(Everyone will no doubt be back to talking about Tayswift on Monday when her appearance on the Ellen DeGeneres Show airs...but in the meantime we're going to take a breather and switch Gyllenhaals.)
When Stephen Gyllenhaal started blogging a year or so ago, I was dumbfounded.
I was further dumbfounded when he wound up being a fairly good blogger, "good" meaning he updated regularly, he responded to comments, and he wrote very emo entries about the meaning of life and corruption in the U.S. government. And let's not forget the YouTube videos of him reading poetry. If he'd been a generation younger, he would have been the textbook model for the ideal blogger.
As someone who actually is a lowly commoner with nothing but a computer, and as someone who has been coldly looked down upon for being a commoner with a computer by Stephen Gyllenhaal, I thought all of this was a little ironic. All his anger toward President Obama and no mention that his son has enough clout to finagle a private audience with him. All his rage toward the political establishment and no hint that he used to summer in Martha's Vineyard with his personal friends, the Clintons. All his working class words about creating something from nothing and having to earn it all the hard way and no admitting that he knows half of Hollywood, that he has an entire body of work behind him to stand on, that whether he likes it or not, his last name is a golden ticket and he's not fooling anyone by suggesting he's having as hard a time of it as some of the rest of us.
But I understood his anger. I have that same type of anger. And he brought up interesting points. He talked about things that I like to talk about. I used to leave him comments, which he always responded to...about healthcare and the Beatles and me losing my job earlier this year. I even e-mailed him once over an entry where he had a grand revelation about no one being better than anyone else. It was specifically in relation to us, his audience of fellow commoners, and it struck me as so thoughtful and yet so utterly un-self-aware that I was compelled to tell him privately how much I hoped he truly meant what he had written.
And then I found out that he communicates privately with several of his readers. People I know. He follows half of the people who read this blog on Twitter. I mean this in the nicest way possible, but a lot of you are crazier than I am, so all of this gave me this ridiculous and completely misplaced idea that maybe, after all this time, Stephen Gyllenhaal could like me. He liked my comments, he liked the people I wrote for, maybe he could like me. At the very least, maybe he could see me as a fellow human being and not just a caricatured hanger-on.
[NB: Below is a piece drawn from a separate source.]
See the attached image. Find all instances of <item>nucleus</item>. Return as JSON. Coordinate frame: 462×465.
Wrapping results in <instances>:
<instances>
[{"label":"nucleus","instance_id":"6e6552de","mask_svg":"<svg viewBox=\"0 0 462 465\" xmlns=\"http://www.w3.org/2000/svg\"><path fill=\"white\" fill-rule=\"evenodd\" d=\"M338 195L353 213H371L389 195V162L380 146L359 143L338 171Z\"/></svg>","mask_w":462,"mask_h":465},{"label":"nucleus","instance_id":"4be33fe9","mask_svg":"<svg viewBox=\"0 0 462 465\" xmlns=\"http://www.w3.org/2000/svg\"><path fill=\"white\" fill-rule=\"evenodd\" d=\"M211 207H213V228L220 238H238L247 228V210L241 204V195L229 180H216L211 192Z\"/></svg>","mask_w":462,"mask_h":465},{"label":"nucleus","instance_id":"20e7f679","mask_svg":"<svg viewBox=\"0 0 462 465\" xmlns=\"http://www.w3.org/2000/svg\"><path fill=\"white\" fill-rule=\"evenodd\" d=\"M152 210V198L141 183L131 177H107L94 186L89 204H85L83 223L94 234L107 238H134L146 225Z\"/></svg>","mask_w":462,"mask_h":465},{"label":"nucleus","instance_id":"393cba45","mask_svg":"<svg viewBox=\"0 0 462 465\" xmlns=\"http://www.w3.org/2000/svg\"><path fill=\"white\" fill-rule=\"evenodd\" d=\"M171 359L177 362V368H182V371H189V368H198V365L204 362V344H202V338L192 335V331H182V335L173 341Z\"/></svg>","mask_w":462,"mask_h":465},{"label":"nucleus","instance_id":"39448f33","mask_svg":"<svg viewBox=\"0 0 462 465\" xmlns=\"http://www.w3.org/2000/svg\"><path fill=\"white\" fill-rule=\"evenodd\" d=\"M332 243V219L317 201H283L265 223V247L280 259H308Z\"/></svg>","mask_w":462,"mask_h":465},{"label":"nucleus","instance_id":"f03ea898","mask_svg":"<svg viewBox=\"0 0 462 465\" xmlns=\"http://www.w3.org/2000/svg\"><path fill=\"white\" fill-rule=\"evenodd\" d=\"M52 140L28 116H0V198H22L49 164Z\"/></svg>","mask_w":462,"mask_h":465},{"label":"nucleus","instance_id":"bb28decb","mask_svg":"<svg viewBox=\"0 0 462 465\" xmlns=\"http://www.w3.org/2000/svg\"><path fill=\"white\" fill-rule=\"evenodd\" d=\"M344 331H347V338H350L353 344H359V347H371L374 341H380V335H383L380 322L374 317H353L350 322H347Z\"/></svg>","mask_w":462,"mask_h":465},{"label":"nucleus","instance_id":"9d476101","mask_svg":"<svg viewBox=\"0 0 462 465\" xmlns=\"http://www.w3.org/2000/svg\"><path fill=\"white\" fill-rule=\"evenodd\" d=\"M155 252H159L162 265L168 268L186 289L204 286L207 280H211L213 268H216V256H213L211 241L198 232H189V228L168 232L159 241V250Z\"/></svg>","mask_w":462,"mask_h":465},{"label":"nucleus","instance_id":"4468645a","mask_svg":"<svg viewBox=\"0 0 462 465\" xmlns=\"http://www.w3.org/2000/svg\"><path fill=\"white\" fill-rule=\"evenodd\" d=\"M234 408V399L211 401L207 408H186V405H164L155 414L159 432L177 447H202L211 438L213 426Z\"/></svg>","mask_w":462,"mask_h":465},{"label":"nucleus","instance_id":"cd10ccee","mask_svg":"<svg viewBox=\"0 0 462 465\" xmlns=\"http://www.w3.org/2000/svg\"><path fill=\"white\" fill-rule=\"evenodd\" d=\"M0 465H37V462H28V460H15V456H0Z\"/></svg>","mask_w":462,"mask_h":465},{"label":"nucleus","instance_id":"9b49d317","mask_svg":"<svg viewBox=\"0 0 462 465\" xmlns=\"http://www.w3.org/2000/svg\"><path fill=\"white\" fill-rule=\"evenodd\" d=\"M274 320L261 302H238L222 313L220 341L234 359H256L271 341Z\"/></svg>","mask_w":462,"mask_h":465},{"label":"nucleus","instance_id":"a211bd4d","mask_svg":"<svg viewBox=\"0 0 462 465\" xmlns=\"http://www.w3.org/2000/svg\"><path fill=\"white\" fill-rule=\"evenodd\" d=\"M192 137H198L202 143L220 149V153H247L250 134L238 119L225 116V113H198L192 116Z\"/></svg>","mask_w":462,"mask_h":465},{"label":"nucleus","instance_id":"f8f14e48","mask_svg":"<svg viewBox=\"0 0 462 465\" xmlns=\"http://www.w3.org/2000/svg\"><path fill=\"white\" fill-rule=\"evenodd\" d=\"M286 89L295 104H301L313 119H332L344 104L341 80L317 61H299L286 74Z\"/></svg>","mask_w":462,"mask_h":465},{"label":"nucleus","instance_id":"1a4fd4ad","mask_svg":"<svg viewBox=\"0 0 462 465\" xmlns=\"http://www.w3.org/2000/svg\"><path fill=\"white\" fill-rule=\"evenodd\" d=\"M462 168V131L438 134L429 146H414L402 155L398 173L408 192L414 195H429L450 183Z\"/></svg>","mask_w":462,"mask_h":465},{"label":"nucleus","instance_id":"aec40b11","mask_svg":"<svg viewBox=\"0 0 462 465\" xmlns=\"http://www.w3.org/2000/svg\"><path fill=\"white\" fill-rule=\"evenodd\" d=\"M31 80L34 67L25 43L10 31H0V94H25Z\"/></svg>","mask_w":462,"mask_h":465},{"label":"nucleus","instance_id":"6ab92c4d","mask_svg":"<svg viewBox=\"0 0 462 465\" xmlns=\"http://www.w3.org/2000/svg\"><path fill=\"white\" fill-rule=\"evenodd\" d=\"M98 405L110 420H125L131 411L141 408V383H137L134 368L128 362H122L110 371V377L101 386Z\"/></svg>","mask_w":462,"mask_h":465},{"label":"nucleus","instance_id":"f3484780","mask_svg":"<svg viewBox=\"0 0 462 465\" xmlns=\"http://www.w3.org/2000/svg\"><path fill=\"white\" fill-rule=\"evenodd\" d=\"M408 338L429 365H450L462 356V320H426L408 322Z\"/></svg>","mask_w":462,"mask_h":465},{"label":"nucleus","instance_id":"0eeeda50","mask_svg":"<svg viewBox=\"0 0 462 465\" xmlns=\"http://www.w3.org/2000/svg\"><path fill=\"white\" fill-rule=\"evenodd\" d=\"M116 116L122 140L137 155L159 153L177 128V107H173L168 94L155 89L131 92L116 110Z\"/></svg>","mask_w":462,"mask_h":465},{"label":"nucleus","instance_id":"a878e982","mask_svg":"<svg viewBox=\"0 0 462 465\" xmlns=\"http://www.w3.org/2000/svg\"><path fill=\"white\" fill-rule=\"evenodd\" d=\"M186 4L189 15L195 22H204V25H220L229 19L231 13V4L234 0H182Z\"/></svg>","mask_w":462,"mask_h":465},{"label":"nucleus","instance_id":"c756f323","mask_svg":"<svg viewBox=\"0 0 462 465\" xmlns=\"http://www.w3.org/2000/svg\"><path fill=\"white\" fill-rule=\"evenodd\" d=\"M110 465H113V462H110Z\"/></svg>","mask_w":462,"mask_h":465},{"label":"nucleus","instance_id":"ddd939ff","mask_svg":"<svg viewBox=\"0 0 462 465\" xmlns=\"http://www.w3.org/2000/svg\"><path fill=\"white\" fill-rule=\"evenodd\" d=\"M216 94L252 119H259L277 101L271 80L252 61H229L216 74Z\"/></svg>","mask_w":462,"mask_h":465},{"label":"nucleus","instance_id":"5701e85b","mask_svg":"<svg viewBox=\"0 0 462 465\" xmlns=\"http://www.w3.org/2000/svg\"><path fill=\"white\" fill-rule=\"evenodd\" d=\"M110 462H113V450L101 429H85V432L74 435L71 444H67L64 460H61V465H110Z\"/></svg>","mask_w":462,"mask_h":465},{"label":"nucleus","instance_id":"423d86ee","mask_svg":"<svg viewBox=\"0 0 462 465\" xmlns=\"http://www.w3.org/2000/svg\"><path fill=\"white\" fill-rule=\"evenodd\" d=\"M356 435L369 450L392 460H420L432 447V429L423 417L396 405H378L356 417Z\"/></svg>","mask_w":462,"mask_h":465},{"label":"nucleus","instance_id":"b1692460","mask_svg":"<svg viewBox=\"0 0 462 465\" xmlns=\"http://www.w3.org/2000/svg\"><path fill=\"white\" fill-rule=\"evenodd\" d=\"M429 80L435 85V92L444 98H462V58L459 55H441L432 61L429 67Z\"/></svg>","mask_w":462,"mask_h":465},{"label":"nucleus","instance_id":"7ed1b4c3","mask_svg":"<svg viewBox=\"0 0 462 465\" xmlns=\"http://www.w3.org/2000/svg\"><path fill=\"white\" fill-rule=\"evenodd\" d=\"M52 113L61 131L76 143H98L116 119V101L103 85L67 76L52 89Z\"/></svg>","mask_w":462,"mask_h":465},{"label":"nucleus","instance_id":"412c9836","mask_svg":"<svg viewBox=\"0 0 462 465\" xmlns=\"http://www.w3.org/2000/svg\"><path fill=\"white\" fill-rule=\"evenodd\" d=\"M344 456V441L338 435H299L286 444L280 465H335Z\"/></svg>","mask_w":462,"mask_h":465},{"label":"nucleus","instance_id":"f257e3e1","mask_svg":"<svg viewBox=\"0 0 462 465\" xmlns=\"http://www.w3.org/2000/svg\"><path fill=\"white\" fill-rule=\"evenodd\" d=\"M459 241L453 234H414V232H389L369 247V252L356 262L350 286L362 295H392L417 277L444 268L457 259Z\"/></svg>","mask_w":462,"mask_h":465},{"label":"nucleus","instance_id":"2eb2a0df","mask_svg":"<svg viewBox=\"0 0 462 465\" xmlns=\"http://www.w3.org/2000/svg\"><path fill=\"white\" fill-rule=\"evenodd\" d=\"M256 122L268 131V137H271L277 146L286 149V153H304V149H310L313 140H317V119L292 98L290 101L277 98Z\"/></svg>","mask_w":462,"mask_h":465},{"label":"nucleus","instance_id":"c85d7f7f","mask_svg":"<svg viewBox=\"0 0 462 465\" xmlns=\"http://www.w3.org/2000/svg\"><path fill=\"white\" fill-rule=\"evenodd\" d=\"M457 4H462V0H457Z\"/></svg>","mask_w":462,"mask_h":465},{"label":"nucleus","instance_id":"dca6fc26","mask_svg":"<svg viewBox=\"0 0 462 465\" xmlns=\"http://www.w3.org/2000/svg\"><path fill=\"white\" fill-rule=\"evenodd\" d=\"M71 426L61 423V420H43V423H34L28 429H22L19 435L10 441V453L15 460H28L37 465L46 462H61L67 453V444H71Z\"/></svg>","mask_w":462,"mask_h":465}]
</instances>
And I thought, 'I'll send him a copy of my book! Because maybe he'll read it, and maybe, at long last, I'll get to tell my side of the story as an equal...'
"Oh, Stephen!" my sycophantic e-mail read (not really, I'm dramatizing this). "I wrote a book and I want you to read it please tell me where to send it!"
He took his time getting back to me and didn't want to give me his address (I would like to state, for the record, that even Just Jared trusts me enough to give me his address) but an electronic copy would be fine...
So I was getting ready to leave for Kansas to go to my best friend's funeral, and I was on the phone with the publisher, explaining to them that I needed an electronic copy of my book because someone I wanted to give it to had specifically requested it, and like smack on the head, I suddenly thought, 'OH MY GOD WHY AM I DOING ALL OF THIS FOR STEPHEN GYLLENHAAL.' Stephen Gyllenhaal! Whose entire family has never been anything but dismissive toward me. Who was personally responsible for dashing my youthful hopes of success at the tender age of 24. Who has, for as long as I've known of him, been a dismal judge of character and yet I weirdly continue to look past that and take it personally when he ignores me...
He can buy his own damned copy of the book.
When I got home, I wrote him again to (nicely) say he could buy his own damned copy of the book. I signed it, "Thanks and good luck with everything..."
All he wrote back was, "Yes, and good luck with you too."
The fact that he wrote me back at all leads me to believe that on some level something really has changed between now and that fateful October night almost exactly four years ago. But I've changed too. And when I really thought about it, I couldn't come up with a good reason why I wanted him to "like" me anyway.
If he doesn't want to read the book (which I'd say he doesn't), that's most definitely his loss...but it's most definitely my loss if I'm wasting my time trying to "prove" to him that I'm on his level. There are some things you just have to let go of... And I need to let go of wanting his approval just because there was a time in my life when he didn't give it to me.
All of which is to say, that's probably the last time I'll ever write to Stephen Gyllenhaal.